• **Consigne**:
Recopiez mot pour mot le passage de l'extrait sur l'épistémologie de type divinatoire qui commence par « Aborder les mathématiques, c’est » et se poursuit jusqu'à « où on était. ».

• **Extrait du texte**:
● ● ●

L’épistémologie de type divinatoire serait donc liée à l’expérience risquée d’un (con)tact. Mais la catégorie même de l’expérience ne recouvre-t-elle pas intrinsèquement cette donnée du risque ? N’est-elle pas ce qui fait de celui qui pense le lieu même de la pensée ? Ce qui ne veut pas dire que l’épistémologie de type divinatoire doit être réduite à une stricte connaissance subjective, mais bien plutôt qu’il n’est pas de connaissance sans prise de risque, sans s’exposer à être touché, afin que la raison conserve à l’égard d’elle-même un esprit critique. Certes, pour les partisans d’une délimitation entre rationalisme et irrationalisme, une telle proposition restera tout aussi vaine que la tentative de penser une épistémologie de type divinatoire, sinon dans l’espace des arts et de la littérature. Parmi eux, faudra-t-il compter le mathématicien Andrew Wiles ? Il est impossible en tout cas d’ignorer la modestie avec laquelle il décrit le début de ses recherches sur la note de Fermat et la manière dont il envisage les mathématiques dans un documentaire filmé de Simon Singh, réalisé en 1997, et intitulé Le Dernier théorème de Fermat :

Aborder les mathématiques, c’est un peu comme entrer dans une maison plongée dans l’obscurité. On entre dans la première pièce, c’est noir, complètement noir, on avance à l’aveuglette en se cognant aux meubles, et petit à petit on apprend la place de chaque meuble. Et finalement au bout de six mois, on trouve l’interrupteur, on allume et brusquement tout s’illumine et on voit exactement où on était.

● ● ●

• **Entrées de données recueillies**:
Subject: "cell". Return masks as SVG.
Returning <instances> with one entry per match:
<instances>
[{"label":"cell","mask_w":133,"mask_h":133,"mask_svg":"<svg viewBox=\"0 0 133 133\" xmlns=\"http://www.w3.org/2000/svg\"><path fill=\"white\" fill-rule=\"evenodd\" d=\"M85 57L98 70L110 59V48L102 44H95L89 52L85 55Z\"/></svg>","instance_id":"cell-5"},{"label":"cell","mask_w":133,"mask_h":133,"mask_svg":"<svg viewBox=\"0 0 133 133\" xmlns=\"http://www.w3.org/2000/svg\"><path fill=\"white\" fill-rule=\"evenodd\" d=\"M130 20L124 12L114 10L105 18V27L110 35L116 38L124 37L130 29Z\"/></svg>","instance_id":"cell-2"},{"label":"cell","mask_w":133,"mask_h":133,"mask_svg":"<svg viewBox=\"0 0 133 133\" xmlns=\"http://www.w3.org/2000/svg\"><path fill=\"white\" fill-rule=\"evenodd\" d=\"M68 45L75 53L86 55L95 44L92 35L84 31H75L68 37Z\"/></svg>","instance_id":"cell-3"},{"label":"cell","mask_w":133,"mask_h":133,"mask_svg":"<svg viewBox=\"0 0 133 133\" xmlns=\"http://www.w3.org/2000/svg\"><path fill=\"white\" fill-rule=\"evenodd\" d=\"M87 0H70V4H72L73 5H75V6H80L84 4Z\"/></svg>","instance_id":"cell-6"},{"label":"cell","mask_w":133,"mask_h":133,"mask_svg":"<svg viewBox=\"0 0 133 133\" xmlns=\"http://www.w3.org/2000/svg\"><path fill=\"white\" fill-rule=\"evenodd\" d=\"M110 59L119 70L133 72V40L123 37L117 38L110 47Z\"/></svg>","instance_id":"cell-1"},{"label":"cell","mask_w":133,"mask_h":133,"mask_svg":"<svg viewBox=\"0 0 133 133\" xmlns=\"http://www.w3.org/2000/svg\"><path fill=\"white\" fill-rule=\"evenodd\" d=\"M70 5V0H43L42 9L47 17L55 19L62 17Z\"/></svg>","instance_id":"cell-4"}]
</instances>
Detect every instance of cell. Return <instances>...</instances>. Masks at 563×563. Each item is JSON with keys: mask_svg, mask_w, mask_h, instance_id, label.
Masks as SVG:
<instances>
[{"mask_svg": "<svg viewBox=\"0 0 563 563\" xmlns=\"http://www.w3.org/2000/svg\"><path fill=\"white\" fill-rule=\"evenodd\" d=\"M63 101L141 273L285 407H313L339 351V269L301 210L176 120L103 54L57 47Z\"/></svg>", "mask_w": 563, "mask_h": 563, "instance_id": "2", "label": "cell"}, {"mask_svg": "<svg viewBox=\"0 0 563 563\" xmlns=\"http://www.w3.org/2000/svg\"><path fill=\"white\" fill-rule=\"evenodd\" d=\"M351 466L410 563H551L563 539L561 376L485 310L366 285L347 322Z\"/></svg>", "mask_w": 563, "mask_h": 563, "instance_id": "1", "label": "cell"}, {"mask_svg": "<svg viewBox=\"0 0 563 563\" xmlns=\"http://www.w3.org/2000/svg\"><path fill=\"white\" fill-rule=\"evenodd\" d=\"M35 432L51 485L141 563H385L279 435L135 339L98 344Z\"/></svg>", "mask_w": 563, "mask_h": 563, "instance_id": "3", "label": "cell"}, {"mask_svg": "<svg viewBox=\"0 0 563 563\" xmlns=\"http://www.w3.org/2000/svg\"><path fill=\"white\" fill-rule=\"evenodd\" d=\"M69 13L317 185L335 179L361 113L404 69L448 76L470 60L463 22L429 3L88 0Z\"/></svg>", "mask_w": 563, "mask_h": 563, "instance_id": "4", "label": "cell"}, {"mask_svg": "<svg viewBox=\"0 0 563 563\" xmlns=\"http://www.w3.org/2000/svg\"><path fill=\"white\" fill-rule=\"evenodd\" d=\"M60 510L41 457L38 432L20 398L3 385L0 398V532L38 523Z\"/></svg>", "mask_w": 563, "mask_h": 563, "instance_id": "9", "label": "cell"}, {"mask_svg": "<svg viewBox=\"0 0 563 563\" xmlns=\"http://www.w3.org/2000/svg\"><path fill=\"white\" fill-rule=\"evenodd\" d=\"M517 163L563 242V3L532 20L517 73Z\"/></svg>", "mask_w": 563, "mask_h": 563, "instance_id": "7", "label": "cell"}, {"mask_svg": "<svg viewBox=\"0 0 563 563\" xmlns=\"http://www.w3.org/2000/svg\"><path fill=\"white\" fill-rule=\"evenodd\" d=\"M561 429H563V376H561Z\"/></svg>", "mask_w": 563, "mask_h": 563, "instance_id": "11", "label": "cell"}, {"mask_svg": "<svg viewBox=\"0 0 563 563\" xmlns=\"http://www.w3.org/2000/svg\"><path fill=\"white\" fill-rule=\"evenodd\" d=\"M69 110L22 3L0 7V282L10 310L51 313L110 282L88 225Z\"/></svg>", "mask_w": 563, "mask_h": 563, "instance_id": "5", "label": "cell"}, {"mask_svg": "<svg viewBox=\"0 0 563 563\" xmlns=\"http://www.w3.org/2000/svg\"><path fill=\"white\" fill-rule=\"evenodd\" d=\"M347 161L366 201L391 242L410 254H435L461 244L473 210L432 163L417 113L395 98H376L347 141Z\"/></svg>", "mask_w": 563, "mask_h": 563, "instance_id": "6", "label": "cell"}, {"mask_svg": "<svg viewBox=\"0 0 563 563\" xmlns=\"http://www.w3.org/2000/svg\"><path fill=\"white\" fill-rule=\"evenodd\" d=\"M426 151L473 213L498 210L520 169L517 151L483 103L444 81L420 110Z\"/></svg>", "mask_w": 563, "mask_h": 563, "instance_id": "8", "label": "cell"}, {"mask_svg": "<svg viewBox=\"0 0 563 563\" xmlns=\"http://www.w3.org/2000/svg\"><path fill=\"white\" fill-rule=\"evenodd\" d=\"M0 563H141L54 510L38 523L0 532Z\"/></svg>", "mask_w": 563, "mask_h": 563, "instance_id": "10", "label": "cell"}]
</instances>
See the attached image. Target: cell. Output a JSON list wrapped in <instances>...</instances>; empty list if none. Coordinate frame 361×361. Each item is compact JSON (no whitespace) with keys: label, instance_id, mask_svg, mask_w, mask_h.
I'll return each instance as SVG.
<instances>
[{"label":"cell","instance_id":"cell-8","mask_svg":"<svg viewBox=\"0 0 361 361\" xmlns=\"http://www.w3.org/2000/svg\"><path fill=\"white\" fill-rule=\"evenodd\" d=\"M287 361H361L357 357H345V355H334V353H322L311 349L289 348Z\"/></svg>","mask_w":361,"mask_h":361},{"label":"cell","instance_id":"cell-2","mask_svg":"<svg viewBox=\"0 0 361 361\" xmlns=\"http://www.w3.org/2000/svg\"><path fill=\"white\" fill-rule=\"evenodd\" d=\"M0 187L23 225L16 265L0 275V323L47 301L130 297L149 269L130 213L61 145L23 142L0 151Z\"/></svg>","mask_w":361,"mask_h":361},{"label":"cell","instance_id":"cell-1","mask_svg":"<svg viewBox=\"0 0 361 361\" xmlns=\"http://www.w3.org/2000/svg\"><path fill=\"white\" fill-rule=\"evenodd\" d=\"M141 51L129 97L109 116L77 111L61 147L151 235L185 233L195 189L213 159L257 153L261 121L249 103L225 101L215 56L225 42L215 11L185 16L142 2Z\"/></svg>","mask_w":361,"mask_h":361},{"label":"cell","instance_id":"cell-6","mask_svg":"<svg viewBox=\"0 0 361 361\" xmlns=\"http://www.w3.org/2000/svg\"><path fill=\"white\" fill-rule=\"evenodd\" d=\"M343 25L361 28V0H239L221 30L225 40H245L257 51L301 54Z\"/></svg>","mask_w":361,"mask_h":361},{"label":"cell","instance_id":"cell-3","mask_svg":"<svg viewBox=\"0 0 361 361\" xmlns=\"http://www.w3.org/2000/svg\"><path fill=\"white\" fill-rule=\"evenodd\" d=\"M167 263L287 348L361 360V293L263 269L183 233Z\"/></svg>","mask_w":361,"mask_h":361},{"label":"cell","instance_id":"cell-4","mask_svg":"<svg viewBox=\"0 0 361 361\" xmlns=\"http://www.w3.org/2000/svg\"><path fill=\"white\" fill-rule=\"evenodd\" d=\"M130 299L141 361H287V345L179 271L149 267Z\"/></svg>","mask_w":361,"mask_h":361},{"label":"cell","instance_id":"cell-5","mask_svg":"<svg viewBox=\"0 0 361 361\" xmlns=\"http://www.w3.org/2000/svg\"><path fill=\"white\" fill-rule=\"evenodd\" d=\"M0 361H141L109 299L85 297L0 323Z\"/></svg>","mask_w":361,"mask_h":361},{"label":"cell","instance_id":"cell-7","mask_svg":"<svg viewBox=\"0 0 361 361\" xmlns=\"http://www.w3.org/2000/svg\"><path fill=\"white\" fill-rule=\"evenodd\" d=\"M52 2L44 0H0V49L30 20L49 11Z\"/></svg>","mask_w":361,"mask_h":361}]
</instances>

● ● ●

• **Réponse attendue**:
Aborder les mathématiques, c’est un peu comme entrer dans une maison plongée dans l’obscurité. On entre dans la première pièce, c’est noir, complètement noir, on avance à l’aveuglette en se cognant aux meubles, et petit à petit on apprend la place de chaque meuble. Et finalement au bout de six mois, on trouve l’interrupteur, on allume et brusquement tout s’illumine et on voit exactement où on était.